Compared to the world of computers, IT networks and commercial business systems (which evolved together), manufacturing evolved separately. As a result, most controls and devices used proprietary communication technologies. However, manufacturing can no longer afford islands that speak different languages. AMT has been addressing this issue for more than a decade by fostering open standards that enable interoperability, such as MTConnect®.
“It’s not just equipment that contributes to digital manufacturing, but how machines work in the digital ecosystem of a factory,” says Shinbara. “We are at a point where connectivity is table stakes. It is the gateway to condition monitoring and the data capture and analysis that will drive key performance indicators and business metrics. Similarly, connectivity created the need for security of industrial data and intellectual property, opening new business opportunities.”
Moving beyond connectivity, Shinbara sees interoperability as another emerging theme. “We started to see this at the last IMTS show where digital manufacturing cells demonstrated the ability to manufacture a part where the process, the tasks, and the quality verification have all been automated. To achieve interoperability, I think you’re going to see more companies participate in consortiums and partnerships of solution providers throughout the whole life cycle of manufacturing.”

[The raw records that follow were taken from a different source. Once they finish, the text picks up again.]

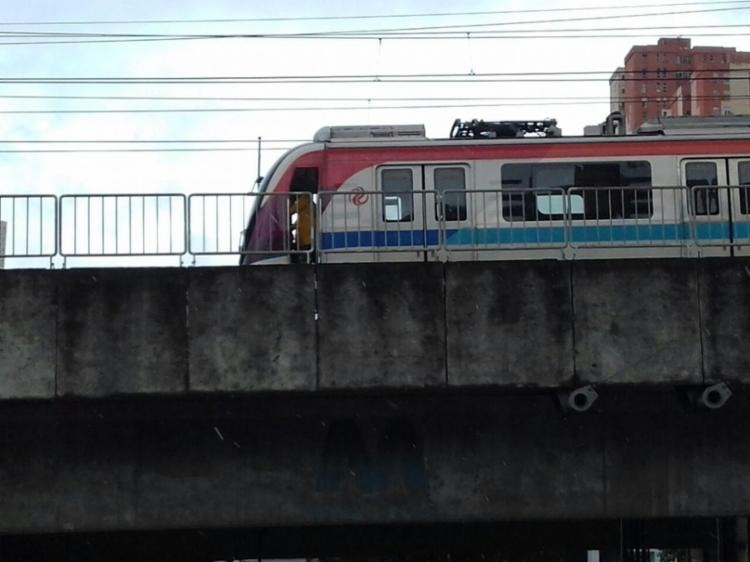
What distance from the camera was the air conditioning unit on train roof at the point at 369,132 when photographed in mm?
19625

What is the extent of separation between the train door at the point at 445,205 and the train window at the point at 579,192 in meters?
0.57

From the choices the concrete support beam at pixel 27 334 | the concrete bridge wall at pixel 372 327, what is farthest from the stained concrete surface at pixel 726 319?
the concrete support beam at pixel 27 334

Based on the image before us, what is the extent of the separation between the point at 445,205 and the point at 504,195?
114cm

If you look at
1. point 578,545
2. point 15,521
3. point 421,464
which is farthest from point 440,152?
point 15,521

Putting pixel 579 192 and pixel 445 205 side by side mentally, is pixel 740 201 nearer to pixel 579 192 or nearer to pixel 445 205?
pixel 579 192

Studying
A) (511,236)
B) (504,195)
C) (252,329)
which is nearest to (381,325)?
(252,329)

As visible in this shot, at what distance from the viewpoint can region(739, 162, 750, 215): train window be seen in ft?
53.9

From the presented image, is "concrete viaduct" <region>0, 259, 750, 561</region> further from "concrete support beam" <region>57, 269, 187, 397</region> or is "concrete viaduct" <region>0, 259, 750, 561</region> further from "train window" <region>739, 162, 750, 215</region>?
"train window" <region>739, 162, 750, 215</region>

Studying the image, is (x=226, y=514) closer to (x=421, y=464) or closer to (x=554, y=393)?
(x=421, y=464)

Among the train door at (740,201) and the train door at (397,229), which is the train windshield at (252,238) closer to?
the train door at (397,229)

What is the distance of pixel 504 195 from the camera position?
15.2 metres

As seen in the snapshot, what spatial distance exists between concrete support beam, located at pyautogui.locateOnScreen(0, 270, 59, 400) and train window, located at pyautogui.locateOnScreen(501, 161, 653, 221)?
525cm

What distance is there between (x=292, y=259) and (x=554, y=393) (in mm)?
3972

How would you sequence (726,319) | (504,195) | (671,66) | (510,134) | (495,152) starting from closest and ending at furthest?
(726,319), (504,195), (495,152), (510,134), (671,66)
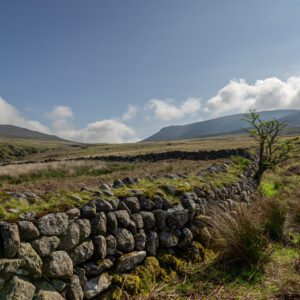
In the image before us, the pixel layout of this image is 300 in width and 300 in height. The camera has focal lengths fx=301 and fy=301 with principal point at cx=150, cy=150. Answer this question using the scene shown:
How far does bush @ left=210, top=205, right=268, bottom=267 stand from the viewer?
500cm

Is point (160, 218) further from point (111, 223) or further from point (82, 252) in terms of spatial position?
point (82, 252)

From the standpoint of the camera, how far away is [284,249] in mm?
6094

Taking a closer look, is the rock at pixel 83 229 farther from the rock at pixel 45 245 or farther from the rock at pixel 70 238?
the rock at pixel 45 245

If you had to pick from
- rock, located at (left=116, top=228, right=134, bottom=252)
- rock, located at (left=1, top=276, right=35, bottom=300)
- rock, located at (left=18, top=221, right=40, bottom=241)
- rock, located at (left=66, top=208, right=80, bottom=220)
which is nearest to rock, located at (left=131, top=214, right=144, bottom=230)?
rock, located at (left=116, top=228, right=134, bottom=252)

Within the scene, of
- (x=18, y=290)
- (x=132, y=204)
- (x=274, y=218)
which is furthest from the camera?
(x=274, y=218)

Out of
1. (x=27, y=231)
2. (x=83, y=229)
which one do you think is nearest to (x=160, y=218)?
(x=83, y=229)

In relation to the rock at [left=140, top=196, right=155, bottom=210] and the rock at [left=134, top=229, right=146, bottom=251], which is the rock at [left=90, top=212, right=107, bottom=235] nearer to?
the rock at [left=134, top=229, right=146, bottom=251]

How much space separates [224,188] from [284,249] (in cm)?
236

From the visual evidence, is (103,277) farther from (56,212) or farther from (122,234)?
(56,212)

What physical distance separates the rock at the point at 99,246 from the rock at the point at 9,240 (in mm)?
1203

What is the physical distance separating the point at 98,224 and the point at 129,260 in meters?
0.81

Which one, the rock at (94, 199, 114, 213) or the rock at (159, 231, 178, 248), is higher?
the rock at (94, 199, 114, 213)

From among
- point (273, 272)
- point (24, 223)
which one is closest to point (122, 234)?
point (24, 223)

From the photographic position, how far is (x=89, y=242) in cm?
416
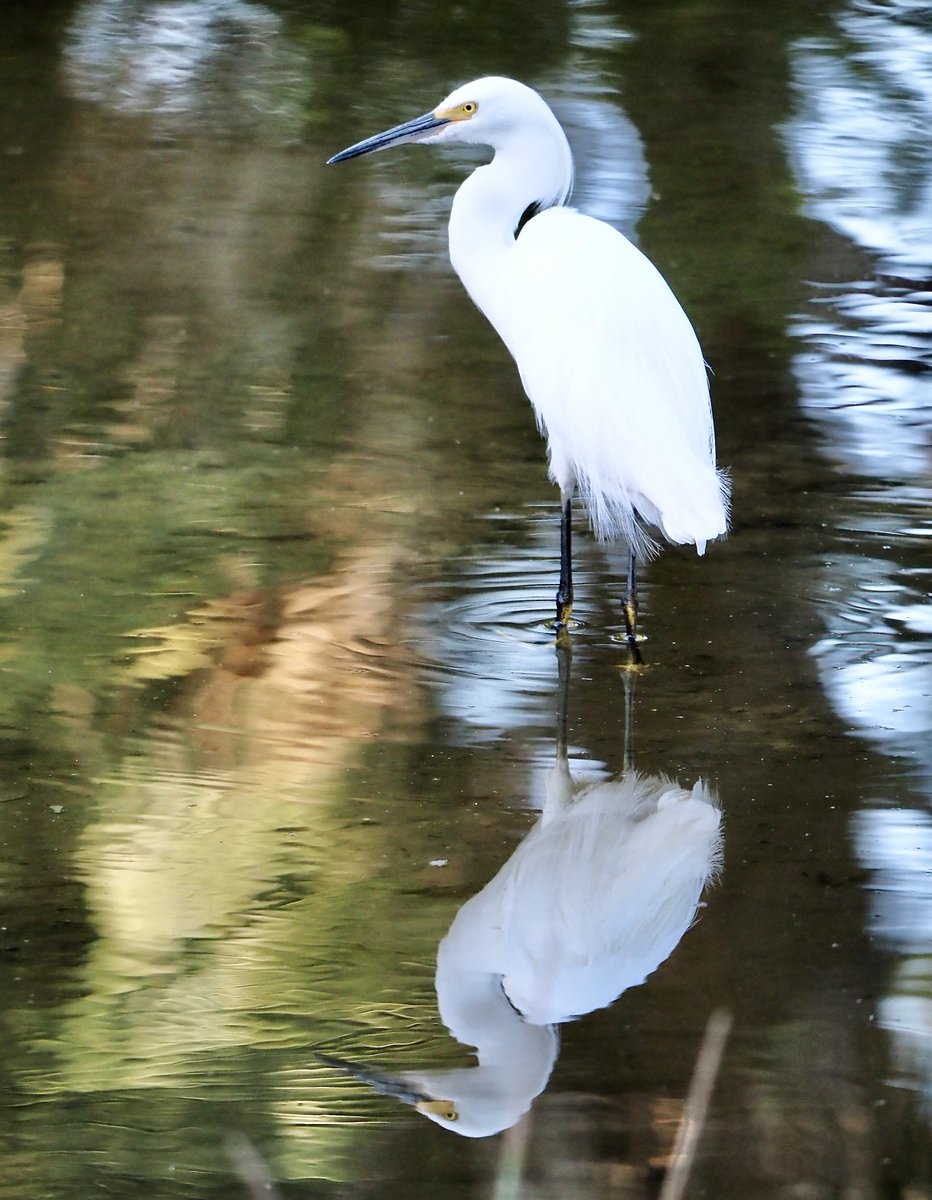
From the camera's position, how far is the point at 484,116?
407cm

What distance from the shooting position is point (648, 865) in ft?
9.46

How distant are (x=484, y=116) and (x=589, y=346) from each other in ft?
2.15

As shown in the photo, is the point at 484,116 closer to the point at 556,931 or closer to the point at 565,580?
the point at 565,580

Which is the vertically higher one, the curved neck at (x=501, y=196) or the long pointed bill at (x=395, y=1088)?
the curved neck at (x=501, y=196)

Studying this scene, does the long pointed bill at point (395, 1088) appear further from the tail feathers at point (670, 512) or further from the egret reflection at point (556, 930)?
the tail feathers at point (670, 512)

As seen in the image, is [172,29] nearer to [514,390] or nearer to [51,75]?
[51,75]

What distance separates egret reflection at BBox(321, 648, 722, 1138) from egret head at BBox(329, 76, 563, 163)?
1573 millimetres

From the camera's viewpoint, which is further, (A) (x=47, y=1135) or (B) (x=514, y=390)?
(B) (x=514, y=390)

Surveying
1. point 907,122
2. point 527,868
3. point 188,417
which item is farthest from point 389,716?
point 907,122

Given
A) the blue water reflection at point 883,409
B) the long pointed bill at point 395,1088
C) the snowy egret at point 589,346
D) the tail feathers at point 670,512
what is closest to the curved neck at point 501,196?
the snowy egret at point 589,346

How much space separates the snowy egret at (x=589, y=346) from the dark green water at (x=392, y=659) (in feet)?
1.04

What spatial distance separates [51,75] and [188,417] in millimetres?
4195

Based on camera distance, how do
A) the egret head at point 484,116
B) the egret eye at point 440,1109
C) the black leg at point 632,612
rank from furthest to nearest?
the egret head at point 484,116, the black leg at point 632,612, the egret eye at point 440,1109

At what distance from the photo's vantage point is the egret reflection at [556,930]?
2.27 m
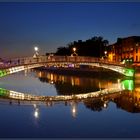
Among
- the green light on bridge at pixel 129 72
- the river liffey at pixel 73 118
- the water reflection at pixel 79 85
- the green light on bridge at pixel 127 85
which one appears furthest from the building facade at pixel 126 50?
the river liffey at pixel 73 118

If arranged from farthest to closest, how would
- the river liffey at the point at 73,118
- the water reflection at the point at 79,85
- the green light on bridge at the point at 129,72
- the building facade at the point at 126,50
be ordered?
the building facade at the point at 126,50, the green light on bridge at the point at 129,72, the water reflection at the point at 79,85, the river liffey at the point at 73,118

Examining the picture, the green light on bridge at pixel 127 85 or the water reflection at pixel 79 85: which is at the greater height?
the green light on bridge at pixel 127 85

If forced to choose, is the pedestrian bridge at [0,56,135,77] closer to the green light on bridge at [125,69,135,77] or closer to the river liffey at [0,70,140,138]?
the green light on bridge at [125,69,135,77]

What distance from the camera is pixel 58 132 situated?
11.0 metres

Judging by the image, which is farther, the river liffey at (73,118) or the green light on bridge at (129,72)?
the green light on bridge at (129,72)

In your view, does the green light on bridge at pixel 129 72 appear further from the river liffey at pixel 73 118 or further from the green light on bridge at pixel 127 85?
the river liffey at pixel 73 118

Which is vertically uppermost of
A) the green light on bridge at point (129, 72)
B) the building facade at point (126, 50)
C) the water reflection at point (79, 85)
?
the building facade at point (126, 50)

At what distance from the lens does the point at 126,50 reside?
165 ft

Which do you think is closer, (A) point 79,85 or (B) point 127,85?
(B) point 127,85

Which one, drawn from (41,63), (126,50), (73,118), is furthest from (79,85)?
(126,50)

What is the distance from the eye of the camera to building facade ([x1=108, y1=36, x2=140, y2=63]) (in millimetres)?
46669

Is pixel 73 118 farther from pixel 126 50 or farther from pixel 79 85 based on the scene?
pixel 126 50

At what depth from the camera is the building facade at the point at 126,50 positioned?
46.7 metres

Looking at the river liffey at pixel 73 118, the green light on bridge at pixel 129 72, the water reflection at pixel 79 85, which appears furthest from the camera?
the green light on bridge at pixel 129 72
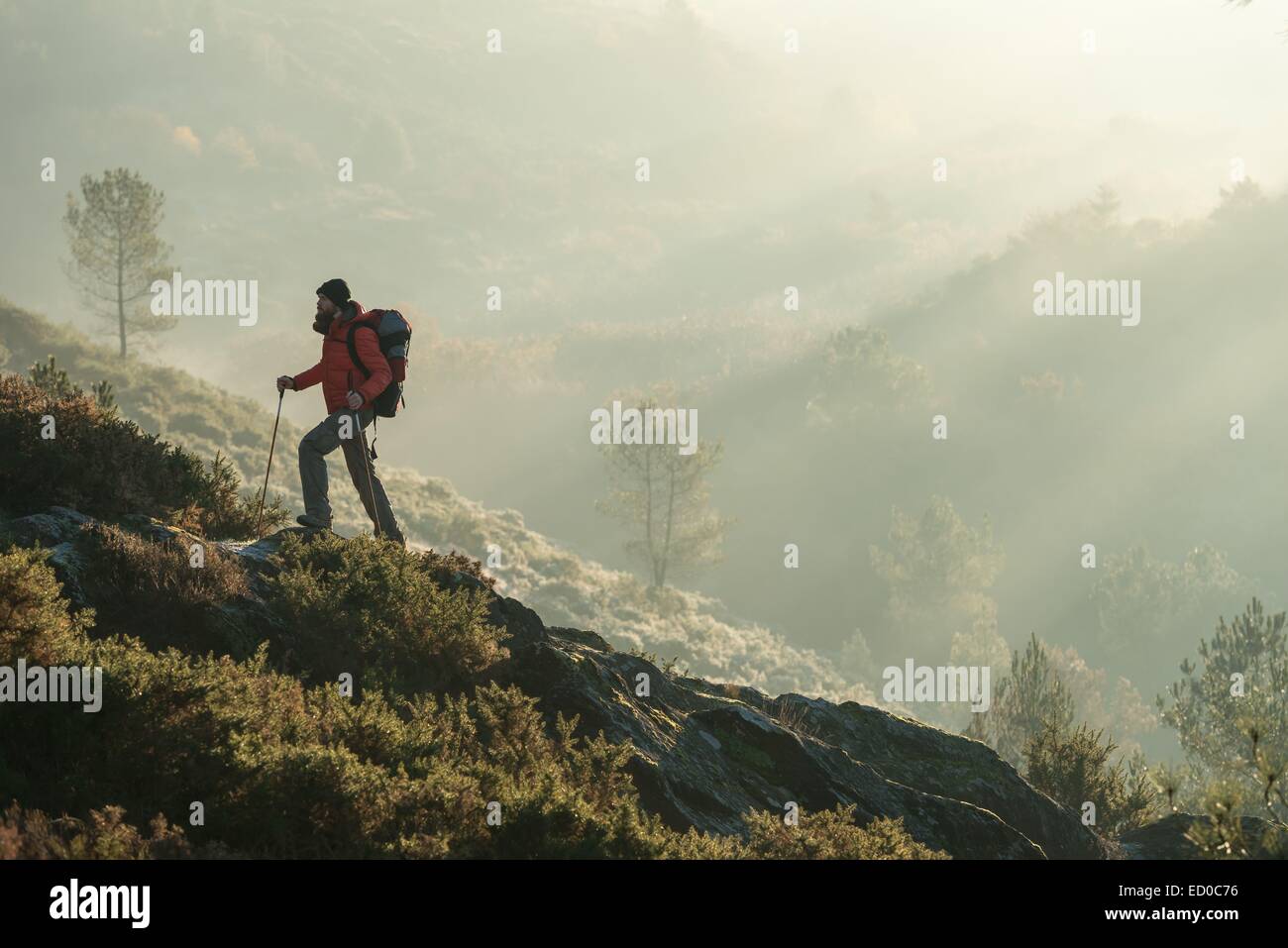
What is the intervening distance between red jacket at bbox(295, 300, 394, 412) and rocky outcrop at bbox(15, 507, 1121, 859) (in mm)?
1443

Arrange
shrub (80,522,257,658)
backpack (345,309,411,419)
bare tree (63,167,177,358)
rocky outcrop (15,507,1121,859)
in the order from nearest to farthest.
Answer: shrub (80,522,257,658) → rocky outcrop (15,507,1121,859) → backpack (345,309,411,419) → bare tree (63,167,177,358)

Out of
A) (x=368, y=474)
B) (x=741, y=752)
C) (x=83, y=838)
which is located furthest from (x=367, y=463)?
(x=83, y=838)

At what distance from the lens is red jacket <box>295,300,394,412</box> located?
9.47 metres

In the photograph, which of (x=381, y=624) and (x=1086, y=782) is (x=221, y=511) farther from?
(x=1086, y=782)

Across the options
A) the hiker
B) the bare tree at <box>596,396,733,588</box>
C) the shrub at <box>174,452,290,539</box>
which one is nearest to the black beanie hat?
the hiker

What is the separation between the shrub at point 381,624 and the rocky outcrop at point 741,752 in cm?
23

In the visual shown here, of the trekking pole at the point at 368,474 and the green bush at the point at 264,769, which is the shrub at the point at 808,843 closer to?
the green bush at the point at 264,769

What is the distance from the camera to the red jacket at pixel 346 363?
9.47 metres

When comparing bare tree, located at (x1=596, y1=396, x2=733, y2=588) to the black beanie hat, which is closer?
the black beanie hat

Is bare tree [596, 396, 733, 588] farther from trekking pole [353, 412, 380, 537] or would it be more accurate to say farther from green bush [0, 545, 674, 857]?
green bush [0, 545, 674, 857]

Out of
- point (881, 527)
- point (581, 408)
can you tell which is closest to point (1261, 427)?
point (881, 527)

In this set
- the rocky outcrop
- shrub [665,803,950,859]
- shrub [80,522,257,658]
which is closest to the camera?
shrub [665,803,950,859]

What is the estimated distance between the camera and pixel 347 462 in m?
9.54
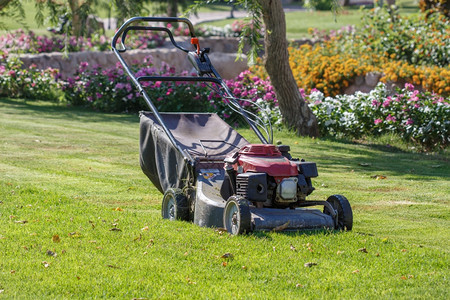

The digital thread and its associated subjects—the digital twin, the model-based enterprise (MBE), and model-based design (MBD)—are also gaining prominence as manufacturers recognize the value of a framework that connects data flow to produce a holistic view of an asset (product) across its lifecycle.
“Look for job shops and manufacturers to embrace CNCs or AM systems with COVID-19 disruptions also emphasize the need for the agility provided by digital solutions such as MBD, which describes a strategy where a 3D annotated model and its associated data elements fully define the product in a manner that can be used effectively by everyone in the value chain in place of a traditional drawing. This single 3D model contains all the information typically found in an entire set of engineering drawings, including geometry, topology, dimensions, tolerances, materials, finishes, and weld call-outs.
“Imagine how much faster suppliers could respond to the need for respirator and ventilator components if they could act from an MBD file without any additional communication,” says Shinbara. He adds that the concept of a “single truth”—the practice of structuring data so that every data element is mastered in only one place—is a topic AMT will explore in detail as part of its IMTS.com/supplychain content.
Today, machines and components communicate, coordinate, and learn from each other. Bytes become data packets that turn into products that move through the supply chain, and the only common thread throughout the entire cycle is data.
Businesses, especially large corporations, fundamentally focus on three factors: cash flow/equity, product flow, and how they can drive more of both with fewer resources. The impact of product or service selection often involves a high degree of subjectivity, relying on intuition, experience, and supplier promises. The ability to capture, analyze, and monetize data changes the game.
“In the past, we had sales negotiations based on purchase price. In the future, we’ll have conversations on product performance within an ecosystem and demonstrated value delivered to the business,” says Shinbara.